Indie artist Arugula Oglethorpe writes characters who deserve their own TV channel, or at least their own cartoon program in which to enact their weird and wacky adventures. Take the artist’s 2015 album, She in the Power: The Story of Rebecca Lynn, for example, in which Rebecca, typical teeny bopper high schooler and Richard Nixon’s granddaughter, gets caught up in boy-centric escapades and meets snowboys, boys who can hear period alarms, and porn recruiters.
Arugula Oglethorpe, is a moniker for Boston-based Nathaniel Cowper, who is a filmmaker and improv musician by day. Additionally, Arugula is Cowper’s one-person act, for which he writes, plays, and sings everything.
The artist’s Bandcamp page encourages the listener to “LISTEN AT FULL VOLUME FOR PREMIUM EXPERIENCE”. So, slapping on headphones and turning up the volume on the new Hester’s Licks EP at a decibel that wouldn’t completely destroy my hearing or draw angry stares from my co-workers, I did.
Arugula describes the new Hester’s Licks EP as “happy, spooky, and gunky”. To achieve these sounds, the artist plays a variety of keyboards, a Fender Stratocaster, an Epiphone acoustic guitar, and more quirky instruments like the xaphoon (a sax-recorder-clarinet hybrid) and various drainpipes and pieces of scrap metal. What results from this atypical amalgamation is wonderfully weird poppy and catchy tunes rounded out with storytelling my old English professors would be proud of.
Hester’s Licks consists of 3 singles from an upcoming album and introduces martyr and prophet Mandy Maloney in the track, “Mandy Maloney Melts Into Wax”. Ms. Maloney is a poor, unfortunate soul who literally melts into a puddle on her way to work. Backed by soft lo-fi acoustic melodies, Mandy witnesses herself drip into goop (first her arms, then her torso) while being ridiculed by a group of passers-by. Sing-songy, like a children’s tune (but definitely not as inchoate), with lots of sweet-sounding rhyme, the track is a really cool distortion of an Aesop fable, altogether horrifying yet mesmerizing.

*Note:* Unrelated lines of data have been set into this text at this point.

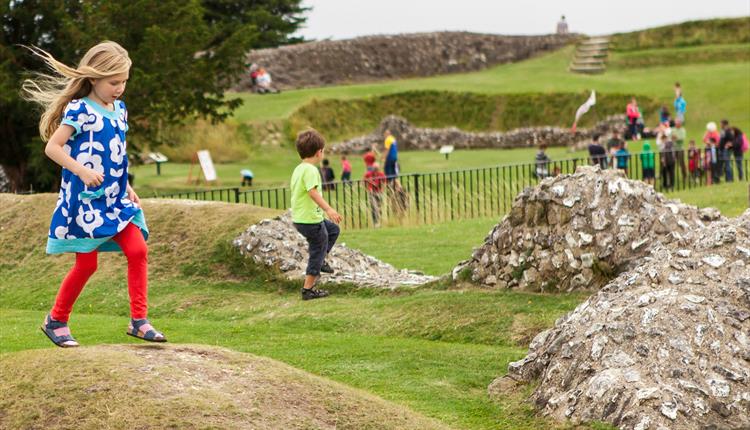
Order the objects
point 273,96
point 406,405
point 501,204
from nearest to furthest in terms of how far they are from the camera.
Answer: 1. point 406,405
2. point 501,204
3. point 273,96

“Hazelnut Supreme” is a track that encapsulates both the sardonic lyricism and cross-genre musical oddities of both Ween and The Robot Ate Me. The first few riffs emulate something like stoner-rock, but quickly shifts into a warped synthy track mixed with xylophonic melodies. Arugula Oglethorpe’s vocal style on this one is assertive, almost mockingly so. Halfway between singing and rapping, Cowper speaks the lyrics:
America runs on Dunkin
But Dunkin runs on me
I met her in the back by the bathrooms
At a Louisiana Dollar Tree
Arugula Oglethorpe continues to poke fun at American culture throughout the track, and at one point equates the President’s Oval Office to (what I interpret to be) extreme sexual arousal from some form of teriyaki-flavored meat:
Things were hunky
And things were dory
As we swept across the nation
Pedestrian art shows, oval office, teriyaki masturbation
“Wooddreamhead” rounds out the EP, and is another lo-fi poppy tune that seamlessly switches styles in the midst of imagist lyricism. The cryptic lyric “Nothing was never anywhere/But not all things were nowhere/All the time” is one of many mysteries in this track, and hooks in the listener, who’s eagerly vying for answers. In keeping with the character theme, Arugula Oglethorpe introduces two new characters in this track: Hester and Jerome, a seemingly lackadaisical fellow. Hopefully Hester, Jerome, and Mandy will make appearances in future tracks of the upcoming album—its the least we could have if not a TV show.